■ **Work to be completed**
Could you reproduce all of the rows below, substituting "dark desk chair" for "black office chair" and keeping everything else the same? Omit the pictures from your reply.

■ **Data to process**
- - -

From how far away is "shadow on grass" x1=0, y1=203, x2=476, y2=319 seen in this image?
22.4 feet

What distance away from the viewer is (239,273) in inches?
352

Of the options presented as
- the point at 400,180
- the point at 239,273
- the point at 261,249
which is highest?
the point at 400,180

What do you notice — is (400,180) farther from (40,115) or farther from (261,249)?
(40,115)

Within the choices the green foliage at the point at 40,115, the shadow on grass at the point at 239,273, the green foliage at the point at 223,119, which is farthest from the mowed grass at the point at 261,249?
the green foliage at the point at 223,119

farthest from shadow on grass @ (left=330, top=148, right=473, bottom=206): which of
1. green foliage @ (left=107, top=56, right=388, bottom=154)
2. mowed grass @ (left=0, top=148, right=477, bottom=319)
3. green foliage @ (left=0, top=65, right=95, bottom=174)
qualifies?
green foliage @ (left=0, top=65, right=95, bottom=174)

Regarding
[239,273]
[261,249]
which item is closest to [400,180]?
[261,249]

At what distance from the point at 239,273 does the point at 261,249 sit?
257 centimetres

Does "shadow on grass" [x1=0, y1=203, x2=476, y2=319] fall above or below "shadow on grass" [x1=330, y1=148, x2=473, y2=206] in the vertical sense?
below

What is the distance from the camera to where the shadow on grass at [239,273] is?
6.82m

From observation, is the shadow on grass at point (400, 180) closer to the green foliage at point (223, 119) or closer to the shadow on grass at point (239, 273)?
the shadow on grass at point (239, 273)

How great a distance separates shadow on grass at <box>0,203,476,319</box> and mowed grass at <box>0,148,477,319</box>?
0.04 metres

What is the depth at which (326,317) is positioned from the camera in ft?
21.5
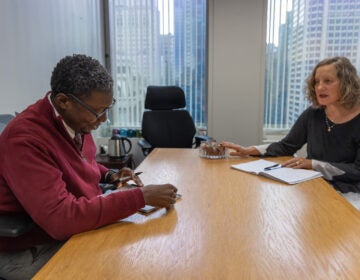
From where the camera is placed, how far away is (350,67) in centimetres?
173

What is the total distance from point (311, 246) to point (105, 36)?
339 cm

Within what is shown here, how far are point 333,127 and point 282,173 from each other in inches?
18.0

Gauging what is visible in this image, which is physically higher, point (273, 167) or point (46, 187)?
point (46, 187)

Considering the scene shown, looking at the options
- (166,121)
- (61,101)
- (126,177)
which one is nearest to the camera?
(61,101)

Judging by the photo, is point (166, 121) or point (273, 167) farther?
point (166, 121)

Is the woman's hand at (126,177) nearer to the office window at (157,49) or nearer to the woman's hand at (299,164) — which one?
the woman's hand at (299,164)

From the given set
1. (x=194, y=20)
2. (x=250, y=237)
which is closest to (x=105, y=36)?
(x=194, y=20)

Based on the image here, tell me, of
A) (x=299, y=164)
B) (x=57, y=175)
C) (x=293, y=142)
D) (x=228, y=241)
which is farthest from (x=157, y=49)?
(x=228, y=241)

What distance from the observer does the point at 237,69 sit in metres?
3.39

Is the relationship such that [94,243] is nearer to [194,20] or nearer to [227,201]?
[227,201]

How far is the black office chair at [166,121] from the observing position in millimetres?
3102

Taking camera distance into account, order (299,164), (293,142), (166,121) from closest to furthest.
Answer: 1. (299,164)
2. (293,142)
3. (166,121)

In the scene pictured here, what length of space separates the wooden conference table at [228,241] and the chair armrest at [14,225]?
0.50 feet

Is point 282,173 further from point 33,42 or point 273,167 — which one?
point 33,42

- - -

■ **Task output**
From how far away is "shadow on grass" x1=0, y1=203, x2=476, y2=319 seen in this image?
22.4 feet

What distance away from the viewer is (239,273) in inches?
352

Of the options presented as
- the point at 400,180
- the point at 239,273
- the point at 261,249
which is highest?
the point at 400,180

What do you notice — is (400,180) farther from (40,115) or farther from (261,249)?
(40,115)

Within the choices the green foliage at the point at 40,115, the shadow on grass at the point at 239,273, the green foliage at the point at 223,119, which is farthest from the mowed grass at the point at 261,249?
the green foliage at the point at 223,119

farthest from shadow on grass @ (left=330, top=148, right=473, bottom=206): which of
1. green foliage @ (left=107, top=56, right=388, bottom=154)
2. mowed grass @ (left=0, top=148, right=477, bottom=319)
3. green foliage @ (left=0, top=65, right=95, bottom=174)
qualifies?
green foliage @ (left=0, top=65, right=95, bottom=174)

Regarding
[239,273]
[261,249]
which item is closest to [400,180]?
[261,249]

At what distance from the point at 239,273 does the point at 261,249 sit?
257 centimetres

Does "shadow on grass" [x1=0, y1=203, x2=476, y2=319] fall above or below "shadow on grass" [x1=330, y1=148, x2=473, y2=206] in the vertical sense?
below

What is the distance from the camera to where the shadow on grass at [239,273] is?
6.82m

From observation, is the shadow on grass at point (400, 180) closer to the green foliage at point (223, 119) or closer to the shadow on grass at point (239, 273)?
the shadow on grass at point (239, 273)

How great a distance separates shadow on grass at <box>0,203,476,319</box> and mowed grass at <box>0,148,477,319</box>?
0.04 metres

What is the depth at which (326,317) is positioned from the camera in ft?
21.5
From where the camera is placed, how far away is (350,67) in centimetres?
173

What is the total distance from point (311, 246) to point (105, 36)?
339 cm

Within what is shown here, how far are point 333,127 and point 282,173 from each other in inches?
18.0

Gauging what is visible in this image, which is physically higher, point (273, 167) or point (46, 187)?
point (46, 187)

Considering the scene shown, looking at the options
- (166,121)
- (61,101)
- (126,177)
which one is nearest to the camera?
(61,101)

Judging by the photo, is point (166, 121) or point (273, 167) farther?
point (166, 121)

Is the woman's hand at (126,177) nearer to the office window at (157,49) or nearer to the woman's hand at (299,164) — which one?
the woman's hand at (299,164)

From the given set
1. (x=194, y=20)
2. (x=250, y=237)
which is closest to (x=105, y=36)?
(x=194, y=20)

Based on the image here, tell me, of
A) (x=299, y=164)
B) (x=57, y=175)
C) (x=293, y=142)
D) (x=228, y=241)
which is farthest from (x=157, y=49)?
(x=228, y=241)

What distance from the observer does the point at 237,69 sit in metres?
3.39

Is the relationship such that [94,243] is nearer to [194,20] or nearer to [227,201]?
[227,201]

How far is the dark desk chair at [166,121] from the observing position in millimetres?
3102

Taking camera distance into account, order (299,164), (293,142), (166,121) from closest to furthest.
Answer: 1. (299,164)
2. (293,142)
3. (166,121)

In the scene pictured here, what length of space separates the wooden conference table at [228,241] and the chair armrest at [14,225]?
0.50 feet

Is point 282,173 further from point 33,42 or point 273,167 — which one?
point 33,42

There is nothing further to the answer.